:: Task statement ::
Scan the entries below, and for each line that includes the word "implementations", make a copy.

(Saved entries)
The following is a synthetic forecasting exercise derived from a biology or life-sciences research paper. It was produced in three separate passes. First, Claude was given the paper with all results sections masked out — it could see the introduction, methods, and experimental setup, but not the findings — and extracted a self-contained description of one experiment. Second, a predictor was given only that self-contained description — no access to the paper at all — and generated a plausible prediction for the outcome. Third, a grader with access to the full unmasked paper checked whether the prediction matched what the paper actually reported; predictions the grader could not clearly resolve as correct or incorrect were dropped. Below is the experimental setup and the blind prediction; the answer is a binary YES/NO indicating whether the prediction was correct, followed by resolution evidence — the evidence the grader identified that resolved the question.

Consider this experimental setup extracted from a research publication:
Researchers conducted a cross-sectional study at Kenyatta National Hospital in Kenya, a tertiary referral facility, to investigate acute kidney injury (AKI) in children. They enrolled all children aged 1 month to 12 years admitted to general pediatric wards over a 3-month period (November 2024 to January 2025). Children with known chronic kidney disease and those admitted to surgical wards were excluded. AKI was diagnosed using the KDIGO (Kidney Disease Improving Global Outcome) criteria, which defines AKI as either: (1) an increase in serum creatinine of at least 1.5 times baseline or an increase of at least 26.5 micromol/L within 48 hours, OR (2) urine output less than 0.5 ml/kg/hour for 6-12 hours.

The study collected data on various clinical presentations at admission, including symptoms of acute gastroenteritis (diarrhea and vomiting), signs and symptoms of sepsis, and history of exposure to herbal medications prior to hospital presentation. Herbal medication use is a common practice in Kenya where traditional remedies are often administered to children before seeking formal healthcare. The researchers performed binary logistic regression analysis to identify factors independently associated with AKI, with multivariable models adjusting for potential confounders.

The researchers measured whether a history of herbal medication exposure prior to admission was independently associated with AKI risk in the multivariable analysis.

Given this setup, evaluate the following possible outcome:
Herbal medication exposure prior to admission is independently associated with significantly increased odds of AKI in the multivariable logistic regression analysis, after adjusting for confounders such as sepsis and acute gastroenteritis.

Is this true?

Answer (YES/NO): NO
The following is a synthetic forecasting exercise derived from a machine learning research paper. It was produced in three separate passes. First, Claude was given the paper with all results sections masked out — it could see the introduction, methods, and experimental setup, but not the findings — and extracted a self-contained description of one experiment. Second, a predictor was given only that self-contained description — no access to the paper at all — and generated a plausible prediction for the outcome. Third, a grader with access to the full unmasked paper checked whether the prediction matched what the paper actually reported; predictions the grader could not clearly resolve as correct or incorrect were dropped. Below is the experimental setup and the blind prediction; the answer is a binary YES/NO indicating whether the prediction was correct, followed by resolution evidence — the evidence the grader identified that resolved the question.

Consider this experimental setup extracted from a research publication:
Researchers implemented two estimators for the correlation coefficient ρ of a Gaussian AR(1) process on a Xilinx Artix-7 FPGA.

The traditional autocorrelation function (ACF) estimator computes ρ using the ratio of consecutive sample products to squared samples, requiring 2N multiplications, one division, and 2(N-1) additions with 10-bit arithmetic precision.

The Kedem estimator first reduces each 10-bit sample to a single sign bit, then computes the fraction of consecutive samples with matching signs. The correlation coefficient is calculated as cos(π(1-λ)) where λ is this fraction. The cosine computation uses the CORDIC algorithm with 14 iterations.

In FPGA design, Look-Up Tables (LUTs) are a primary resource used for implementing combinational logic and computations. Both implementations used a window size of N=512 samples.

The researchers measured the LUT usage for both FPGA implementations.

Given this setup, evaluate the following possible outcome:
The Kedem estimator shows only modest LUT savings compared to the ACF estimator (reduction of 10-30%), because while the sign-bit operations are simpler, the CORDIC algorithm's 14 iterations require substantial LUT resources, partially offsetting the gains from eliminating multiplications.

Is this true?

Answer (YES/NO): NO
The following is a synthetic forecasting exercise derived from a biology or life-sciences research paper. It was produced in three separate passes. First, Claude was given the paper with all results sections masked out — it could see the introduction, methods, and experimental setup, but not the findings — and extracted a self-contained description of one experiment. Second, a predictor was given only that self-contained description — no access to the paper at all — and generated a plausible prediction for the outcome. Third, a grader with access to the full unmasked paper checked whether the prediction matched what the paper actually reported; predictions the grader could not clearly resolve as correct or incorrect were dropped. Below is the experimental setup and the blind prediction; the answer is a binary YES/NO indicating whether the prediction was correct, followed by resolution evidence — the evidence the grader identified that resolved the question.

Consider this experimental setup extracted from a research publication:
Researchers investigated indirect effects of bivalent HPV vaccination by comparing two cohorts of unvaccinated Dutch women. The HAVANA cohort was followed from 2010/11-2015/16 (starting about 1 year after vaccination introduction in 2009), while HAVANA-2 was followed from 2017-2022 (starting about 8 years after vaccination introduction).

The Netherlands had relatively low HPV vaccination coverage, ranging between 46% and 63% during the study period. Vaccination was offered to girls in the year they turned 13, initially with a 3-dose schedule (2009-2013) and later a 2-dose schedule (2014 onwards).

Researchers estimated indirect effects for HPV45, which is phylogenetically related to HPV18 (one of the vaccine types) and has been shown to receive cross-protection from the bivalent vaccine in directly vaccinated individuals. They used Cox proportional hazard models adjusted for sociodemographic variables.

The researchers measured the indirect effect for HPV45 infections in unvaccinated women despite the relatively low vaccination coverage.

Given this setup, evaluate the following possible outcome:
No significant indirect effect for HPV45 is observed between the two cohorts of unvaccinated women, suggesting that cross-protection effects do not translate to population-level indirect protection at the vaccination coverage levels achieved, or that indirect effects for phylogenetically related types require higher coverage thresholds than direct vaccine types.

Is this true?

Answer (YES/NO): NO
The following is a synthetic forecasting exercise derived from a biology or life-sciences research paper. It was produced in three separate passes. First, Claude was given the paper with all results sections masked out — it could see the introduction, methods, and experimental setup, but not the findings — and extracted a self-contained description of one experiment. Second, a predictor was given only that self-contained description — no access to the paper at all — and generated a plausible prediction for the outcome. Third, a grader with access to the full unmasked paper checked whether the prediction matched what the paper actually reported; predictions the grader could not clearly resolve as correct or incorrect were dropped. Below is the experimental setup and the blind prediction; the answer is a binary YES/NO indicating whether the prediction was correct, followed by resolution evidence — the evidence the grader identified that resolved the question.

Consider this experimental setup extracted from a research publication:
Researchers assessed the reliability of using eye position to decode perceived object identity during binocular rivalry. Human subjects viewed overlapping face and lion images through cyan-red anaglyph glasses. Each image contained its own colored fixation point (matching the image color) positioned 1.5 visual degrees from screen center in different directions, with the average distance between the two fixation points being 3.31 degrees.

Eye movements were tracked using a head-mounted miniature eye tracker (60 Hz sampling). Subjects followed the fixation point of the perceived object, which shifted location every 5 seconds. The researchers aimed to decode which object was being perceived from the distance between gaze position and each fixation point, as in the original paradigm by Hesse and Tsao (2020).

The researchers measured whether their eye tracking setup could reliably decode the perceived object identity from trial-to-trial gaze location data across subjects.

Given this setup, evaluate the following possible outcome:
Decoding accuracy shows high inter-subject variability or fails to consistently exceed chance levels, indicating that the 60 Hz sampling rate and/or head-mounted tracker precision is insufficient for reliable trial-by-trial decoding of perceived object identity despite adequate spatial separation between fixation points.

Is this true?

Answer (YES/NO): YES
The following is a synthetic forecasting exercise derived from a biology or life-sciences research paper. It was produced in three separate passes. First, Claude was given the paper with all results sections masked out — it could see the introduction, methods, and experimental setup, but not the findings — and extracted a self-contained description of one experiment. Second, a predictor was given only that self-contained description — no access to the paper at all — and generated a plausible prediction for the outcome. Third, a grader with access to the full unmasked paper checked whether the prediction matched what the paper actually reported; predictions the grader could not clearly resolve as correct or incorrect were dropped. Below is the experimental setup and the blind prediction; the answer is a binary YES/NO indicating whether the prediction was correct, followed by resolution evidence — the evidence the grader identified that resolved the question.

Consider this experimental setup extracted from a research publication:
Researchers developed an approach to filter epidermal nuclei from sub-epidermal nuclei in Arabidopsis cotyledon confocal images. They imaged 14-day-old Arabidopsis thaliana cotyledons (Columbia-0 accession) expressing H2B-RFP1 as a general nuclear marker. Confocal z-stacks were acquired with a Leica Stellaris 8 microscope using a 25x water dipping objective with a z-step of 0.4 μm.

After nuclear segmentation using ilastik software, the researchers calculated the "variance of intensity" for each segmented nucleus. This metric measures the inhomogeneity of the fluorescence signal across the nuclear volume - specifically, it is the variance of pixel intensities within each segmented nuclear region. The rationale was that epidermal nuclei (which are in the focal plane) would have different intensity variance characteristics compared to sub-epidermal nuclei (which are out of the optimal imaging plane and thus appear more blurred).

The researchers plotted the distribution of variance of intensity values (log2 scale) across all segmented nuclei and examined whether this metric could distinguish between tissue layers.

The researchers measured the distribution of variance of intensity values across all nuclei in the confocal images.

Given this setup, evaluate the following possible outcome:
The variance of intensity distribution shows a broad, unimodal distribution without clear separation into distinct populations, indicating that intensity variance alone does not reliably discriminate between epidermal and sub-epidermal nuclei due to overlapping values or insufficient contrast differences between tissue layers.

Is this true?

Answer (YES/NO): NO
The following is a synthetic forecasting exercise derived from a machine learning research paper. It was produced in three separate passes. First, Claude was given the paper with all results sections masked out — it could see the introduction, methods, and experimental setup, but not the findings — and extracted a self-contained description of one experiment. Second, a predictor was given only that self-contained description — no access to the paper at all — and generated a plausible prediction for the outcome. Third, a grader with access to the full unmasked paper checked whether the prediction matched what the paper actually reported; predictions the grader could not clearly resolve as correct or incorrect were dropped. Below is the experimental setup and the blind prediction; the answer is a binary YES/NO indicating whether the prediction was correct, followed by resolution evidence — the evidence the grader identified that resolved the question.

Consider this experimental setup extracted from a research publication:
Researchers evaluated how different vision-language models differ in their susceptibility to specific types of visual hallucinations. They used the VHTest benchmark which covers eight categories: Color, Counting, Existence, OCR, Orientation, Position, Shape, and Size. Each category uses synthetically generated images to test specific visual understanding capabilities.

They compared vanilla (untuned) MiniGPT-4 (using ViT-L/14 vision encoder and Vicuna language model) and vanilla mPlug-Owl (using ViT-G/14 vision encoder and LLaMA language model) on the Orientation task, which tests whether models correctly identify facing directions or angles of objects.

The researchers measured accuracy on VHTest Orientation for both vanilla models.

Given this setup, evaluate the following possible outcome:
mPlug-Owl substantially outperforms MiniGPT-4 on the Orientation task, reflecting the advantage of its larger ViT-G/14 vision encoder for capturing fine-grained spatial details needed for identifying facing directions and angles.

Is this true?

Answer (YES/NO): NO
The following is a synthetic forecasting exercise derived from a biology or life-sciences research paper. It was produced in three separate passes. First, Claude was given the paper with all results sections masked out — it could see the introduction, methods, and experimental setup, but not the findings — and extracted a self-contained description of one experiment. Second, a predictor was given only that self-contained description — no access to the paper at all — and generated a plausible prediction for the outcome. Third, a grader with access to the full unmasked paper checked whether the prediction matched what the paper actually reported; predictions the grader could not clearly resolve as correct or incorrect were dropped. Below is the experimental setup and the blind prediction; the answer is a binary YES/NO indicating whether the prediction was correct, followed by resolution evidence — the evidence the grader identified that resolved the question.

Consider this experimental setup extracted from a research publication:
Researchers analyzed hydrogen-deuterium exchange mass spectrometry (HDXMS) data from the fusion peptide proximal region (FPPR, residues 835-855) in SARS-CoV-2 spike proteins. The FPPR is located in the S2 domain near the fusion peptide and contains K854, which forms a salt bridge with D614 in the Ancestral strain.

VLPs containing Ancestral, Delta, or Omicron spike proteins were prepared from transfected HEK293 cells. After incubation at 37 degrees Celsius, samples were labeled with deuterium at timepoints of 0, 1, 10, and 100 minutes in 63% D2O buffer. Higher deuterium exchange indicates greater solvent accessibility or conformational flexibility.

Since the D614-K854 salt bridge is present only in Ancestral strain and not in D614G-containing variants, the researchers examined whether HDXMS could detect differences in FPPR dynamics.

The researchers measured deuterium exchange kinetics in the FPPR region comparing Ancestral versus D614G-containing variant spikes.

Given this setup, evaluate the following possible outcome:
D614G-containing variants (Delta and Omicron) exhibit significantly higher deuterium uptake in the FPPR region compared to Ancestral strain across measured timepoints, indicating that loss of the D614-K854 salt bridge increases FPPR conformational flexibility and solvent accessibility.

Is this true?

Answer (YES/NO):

:: Solution to this problem ::
In FPGA design, Look-Up Tables (LUTs) are a primary resource used for implementing combinational logic and computations. Both implementations used a window size of N=512 samples.
The researchers measured the LUT usage for both FPGA implementations.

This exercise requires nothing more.